* [TEXT EXCERPT]
>>>>>
Commit Message Generation¶

COMMIT_PROMPT = """
Generate a conventional commit message for these changes.
Format: <type>(<scope>): <description>

Types: feat, fix, refactor, docs, test, chore
Keep description under 50 chars.

Diff:
{diff}

Context:
{context}
"""

Configuration¶

{
  "git": {
    "auto_commit": true,
    "commit_format": "conventional",
    "sign_commits": false,
    "show_diff_on_commit": true,
    "allow_revert": true
  }
}

Implementation Steps¶

Create GitManager with async git operations
Implement commit message generation
Add auto-commit hook to write_file tool
Build CommitBlockWidget
Build DiffViewWidget with syntax highlighting
Implement /undo with revert logic
Add git status to StatusBar
Testing

Effort Estimate¶

GitManager: 1 day
Message generation: 0.5 days
Auto-commit integration: 0.5 days
CommitBlockWidget: 1 day
DiffViewWidget: 1 day
Undo/Revert: 0.5 days
Testing: 0.5 days
Total: 5 days

9. Human-in-the-Loop Code Review¶

Overview¶

Before applying AI changes, show a diff view with rationale, allowing acceptance or rejection per file or per hunk.

User Story¶

As a developer, I want to review AI-proposed changes before they're applied, so I maintain control over my codebase.
<<<<<
Resume the feature plan for git integration and human-in-the-loop code review, picking up right after its user story.

* [DATA EXCERPT]
>>>>>
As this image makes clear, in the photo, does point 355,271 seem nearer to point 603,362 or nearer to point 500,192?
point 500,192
<<<<<
* [OUTPUT FOR THIS EXERCISE]
Current State¶

AI writes files directly without preview
No approval workflow for code changes
Tool approval exists but shows args, not diffs

Proposed Design¶

Architecture¶

┌─────────────────────────────────────────────────────────────┐
│                    CodeReviewFlow                            │
├─────────────────────────────────────────────────────────────┤
│  ┌──────────────┐    ┌──────────────┐    ┌──────────────┐   │
│  │  AI Proposes │───>│  Review      │───>│  Apply       │   │
│  │  Changes     │    │  Screen      │    │  Selected    │   │
│  └──────────────┘    └──────────────┘    └──────────────┘   │
│                             │                                │
│                      ┌──────┴──────┐                         │
│                      │ Per-Hunk    │                         │
│                      │ Accept/Reject                         │
│                      └─────────────┘                         │
└─────────────────────────────────────────────────────────────┘

Data Model¶

@dataclass
class ProposedChange:
    file: str
    original: str | None  # None if new file
    proposed: str
    hunks: list[DiffHunk]
    rationale: str

@dataclass
class DiffHunk:
    id: str
    start_line: int
    end_line: int
    original_lines: list[str]
    proposed_lines: list[str]
    status: Literal["pending", "accepted", "rejected"]

class ReviewManager:
    pending_changes: dict[str, ProposedChange]

    async def propose(self, file: str, content: str, rationale: str) -> ProposedChange
    def accept_hunk(self, file: str, hunk_id: str) -> None
    def reject_hunk(self, file: str, hunk_id: str) -> None
    def accept_file(self, file: str) -> None
    def reject_file(self, file: str) -> None
    async def apply_accepted(self) -> list[str]  # Returns applied files

UI Components¶

1. Review Screen (Modal)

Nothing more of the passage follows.